I walking sim non sono giochi mainstream eppure, spesso e volentieri, meriterebbero molta più considerazione. Gone Home, Firewatch, The Stanley Parable, The Vanishing of Ethan Carter, Everybody’s Gone to the Rapture, Dear Ester… tutti giochi davvero speciali per quanto riguarda le esperienze che vivremo durante la partita. Per definizione, un walking simulator deve avere una storia forte, in grado di catturarci per ore. Perché altrimenti subentra la noia, visto che le azioni che possiamo fare sono normalmente piuttosto limitate.

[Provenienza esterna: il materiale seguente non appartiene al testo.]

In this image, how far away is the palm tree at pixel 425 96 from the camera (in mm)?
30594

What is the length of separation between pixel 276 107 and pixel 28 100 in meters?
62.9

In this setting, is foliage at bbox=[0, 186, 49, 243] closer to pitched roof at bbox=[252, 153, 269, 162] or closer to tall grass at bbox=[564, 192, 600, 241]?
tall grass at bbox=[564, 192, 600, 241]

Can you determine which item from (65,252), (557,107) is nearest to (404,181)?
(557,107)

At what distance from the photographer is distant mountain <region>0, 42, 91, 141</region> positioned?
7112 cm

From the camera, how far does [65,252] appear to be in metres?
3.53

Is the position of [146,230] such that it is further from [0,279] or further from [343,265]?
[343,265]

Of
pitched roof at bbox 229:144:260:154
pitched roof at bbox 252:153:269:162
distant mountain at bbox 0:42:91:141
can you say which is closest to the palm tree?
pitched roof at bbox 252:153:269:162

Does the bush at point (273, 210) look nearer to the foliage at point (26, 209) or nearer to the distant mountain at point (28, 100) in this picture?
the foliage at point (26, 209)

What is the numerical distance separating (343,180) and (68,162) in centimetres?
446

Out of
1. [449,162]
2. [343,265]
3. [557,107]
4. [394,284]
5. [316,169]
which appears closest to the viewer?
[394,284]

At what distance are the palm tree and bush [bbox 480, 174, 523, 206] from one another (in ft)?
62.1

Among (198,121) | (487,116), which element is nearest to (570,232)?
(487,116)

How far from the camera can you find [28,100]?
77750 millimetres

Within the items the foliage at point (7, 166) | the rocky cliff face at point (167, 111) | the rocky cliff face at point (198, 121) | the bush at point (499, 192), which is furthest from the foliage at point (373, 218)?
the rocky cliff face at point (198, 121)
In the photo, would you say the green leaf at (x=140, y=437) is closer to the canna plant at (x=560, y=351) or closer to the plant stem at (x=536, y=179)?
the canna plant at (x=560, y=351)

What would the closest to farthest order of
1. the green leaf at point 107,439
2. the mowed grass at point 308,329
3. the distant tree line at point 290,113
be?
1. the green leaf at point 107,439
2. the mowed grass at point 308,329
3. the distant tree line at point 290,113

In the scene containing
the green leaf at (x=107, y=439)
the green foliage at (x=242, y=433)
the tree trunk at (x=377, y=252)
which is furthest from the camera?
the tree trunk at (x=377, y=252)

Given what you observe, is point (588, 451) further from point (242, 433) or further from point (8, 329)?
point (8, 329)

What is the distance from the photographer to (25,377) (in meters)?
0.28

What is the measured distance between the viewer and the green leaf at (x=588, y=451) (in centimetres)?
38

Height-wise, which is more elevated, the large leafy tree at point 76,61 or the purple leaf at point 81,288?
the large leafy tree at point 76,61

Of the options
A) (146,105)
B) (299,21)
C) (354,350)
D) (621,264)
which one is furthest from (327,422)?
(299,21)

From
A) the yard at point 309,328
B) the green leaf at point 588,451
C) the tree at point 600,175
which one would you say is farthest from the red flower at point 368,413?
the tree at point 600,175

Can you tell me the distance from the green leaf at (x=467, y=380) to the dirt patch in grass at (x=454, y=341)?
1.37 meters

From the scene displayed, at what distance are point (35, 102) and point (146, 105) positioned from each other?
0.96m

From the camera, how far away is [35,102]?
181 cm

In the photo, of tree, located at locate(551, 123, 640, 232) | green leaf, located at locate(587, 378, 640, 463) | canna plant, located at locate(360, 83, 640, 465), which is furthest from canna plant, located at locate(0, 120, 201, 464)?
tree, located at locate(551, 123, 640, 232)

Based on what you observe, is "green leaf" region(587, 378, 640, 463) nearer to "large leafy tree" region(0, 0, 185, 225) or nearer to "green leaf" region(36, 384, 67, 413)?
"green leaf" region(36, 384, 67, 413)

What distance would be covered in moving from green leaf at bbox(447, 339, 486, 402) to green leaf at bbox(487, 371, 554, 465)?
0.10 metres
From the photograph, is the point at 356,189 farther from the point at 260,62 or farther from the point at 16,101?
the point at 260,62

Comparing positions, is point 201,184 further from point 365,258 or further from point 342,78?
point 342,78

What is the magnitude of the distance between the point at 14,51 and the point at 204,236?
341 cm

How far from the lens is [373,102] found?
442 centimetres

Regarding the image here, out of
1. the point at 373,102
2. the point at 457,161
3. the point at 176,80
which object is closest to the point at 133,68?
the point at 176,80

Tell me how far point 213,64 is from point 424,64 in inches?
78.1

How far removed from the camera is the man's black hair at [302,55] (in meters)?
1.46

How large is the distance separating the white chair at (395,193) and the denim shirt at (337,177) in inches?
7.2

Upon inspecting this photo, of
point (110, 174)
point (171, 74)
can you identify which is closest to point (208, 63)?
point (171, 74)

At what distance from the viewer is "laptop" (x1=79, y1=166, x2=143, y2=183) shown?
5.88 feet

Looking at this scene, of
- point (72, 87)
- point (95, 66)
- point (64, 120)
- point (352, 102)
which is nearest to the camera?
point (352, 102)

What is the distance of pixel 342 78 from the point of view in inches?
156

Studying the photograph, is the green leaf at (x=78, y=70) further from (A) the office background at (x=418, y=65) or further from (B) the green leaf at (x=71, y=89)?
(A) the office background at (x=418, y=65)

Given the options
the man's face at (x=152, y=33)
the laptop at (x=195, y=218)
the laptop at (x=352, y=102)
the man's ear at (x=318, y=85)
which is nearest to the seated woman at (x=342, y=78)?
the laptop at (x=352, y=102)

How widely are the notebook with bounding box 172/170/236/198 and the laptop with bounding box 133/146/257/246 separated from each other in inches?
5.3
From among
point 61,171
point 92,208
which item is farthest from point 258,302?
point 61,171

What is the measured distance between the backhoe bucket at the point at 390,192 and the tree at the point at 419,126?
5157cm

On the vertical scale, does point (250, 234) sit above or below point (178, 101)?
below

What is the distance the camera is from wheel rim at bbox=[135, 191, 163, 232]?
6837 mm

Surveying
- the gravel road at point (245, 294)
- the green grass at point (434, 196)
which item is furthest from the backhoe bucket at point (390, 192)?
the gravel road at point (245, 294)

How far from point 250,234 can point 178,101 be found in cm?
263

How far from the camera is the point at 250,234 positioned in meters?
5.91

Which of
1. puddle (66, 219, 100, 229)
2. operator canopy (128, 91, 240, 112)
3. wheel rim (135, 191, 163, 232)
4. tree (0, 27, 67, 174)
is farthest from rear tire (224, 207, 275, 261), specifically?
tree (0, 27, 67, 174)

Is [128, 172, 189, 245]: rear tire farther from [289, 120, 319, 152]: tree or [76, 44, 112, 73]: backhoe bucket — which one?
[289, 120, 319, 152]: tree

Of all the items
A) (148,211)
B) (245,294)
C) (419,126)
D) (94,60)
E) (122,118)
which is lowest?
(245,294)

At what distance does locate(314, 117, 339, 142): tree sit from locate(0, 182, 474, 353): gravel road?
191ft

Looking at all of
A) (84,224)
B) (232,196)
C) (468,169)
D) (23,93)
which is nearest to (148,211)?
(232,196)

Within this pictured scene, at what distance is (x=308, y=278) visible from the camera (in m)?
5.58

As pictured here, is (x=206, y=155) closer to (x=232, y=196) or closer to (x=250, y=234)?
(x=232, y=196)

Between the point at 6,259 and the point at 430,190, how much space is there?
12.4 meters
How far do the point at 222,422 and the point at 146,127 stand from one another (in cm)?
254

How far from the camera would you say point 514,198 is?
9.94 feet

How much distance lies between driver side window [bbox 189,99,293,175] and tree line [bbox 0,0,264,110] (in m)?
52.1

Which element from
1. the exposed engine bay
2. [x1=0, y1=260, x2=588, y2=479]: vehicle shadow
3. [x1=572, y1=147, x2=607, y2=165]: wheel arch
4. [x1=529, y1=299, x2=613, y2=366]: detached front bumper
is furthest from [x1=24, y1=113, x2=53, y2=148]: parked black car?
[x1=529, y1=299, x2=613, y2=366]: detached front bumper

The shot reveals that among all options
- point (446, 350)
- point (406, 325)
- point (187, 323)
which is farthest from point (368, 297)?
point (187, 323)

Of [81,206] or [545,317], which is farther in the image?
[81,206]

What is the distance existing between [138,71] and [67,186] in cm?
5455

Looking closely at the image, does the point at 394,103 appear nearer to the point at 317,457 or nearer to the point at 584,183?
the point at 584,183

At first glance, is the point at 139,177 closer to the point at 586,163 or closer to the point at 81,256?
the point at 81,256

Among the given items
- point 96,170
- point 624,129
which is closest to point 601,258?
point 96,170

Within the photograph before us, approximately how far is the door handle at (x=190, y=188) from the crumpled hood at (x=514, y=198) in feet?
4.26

In questo panorama fatto di titoli eccellenti tenta ora di inserirsi The Suicide of Rachel Foster, sviluppato da One-O-One Games. Un titolo che si apre con un avvertimento: se siamo sensibili al tema del suicidio, è meglio dapprima rivolgersi a un amico o uno specialista, perché la salute mentale è importante quanto quella fisica.

Fa un po’ Shining

1993: il gioco si apre con Nicole, la protagonista che impersoneremo, che si sta dirigendo verso un isolato hotel in montagna. La neve turbina sull’asfalto mentre la giovane donna guida, presa tra dubbi, insicurezza e un certo disgusto per il luogo in cui si sta dirigendo. Il Timberland, il discosto hotel nelle montagne del Montana è infatti stato dei suoi genitori per molti anni e ora, con la morte del padre, Nicole deve assicurarsi delle sue condizioni prima di metterlo in vendita e voltare definitivamente pagina su un capitolo che ella considera oramai chiuso della sua vita. Arrivata nei luoghi della sua gioventù però si rende conto che l’avvocato che doveva incontrare non è arrivato e che la tormenta di neve sta peggiorando a vista d’occhio.

La donna si ritrova ben presto bloccata tra le mura dell’hotel, con la sola compagnia di Irving, un agente della FEMA collegato via radio che le consiglia di restare tranquilla e aspettare che passi il brutto tempo. Nicole si ritrova insomma bloccata tra i cupi corridoi e le stanzone sinistre del Timberland, con chiarissimi richiami all’Overlook Hotel di Stephen King. Piano piano, una volta sistemati nella suite un tempo occupata dal padre, Nicole dovrà fare i conti con il suo traumatico passato. Il suicidio di Rachel Foster, lo scandalo che colpì suo padre Leonard, la fuga di Nicole e della madre lontano dalla montagna per la vergogna. Resteremo bloccati per giorni al Timberland, scoprendo piano piano segreti, misteri, bugie e rivelazioni non soltanto su Rachel Foster ma anche su di noi, fino allo strano epilogo di questa vicenda.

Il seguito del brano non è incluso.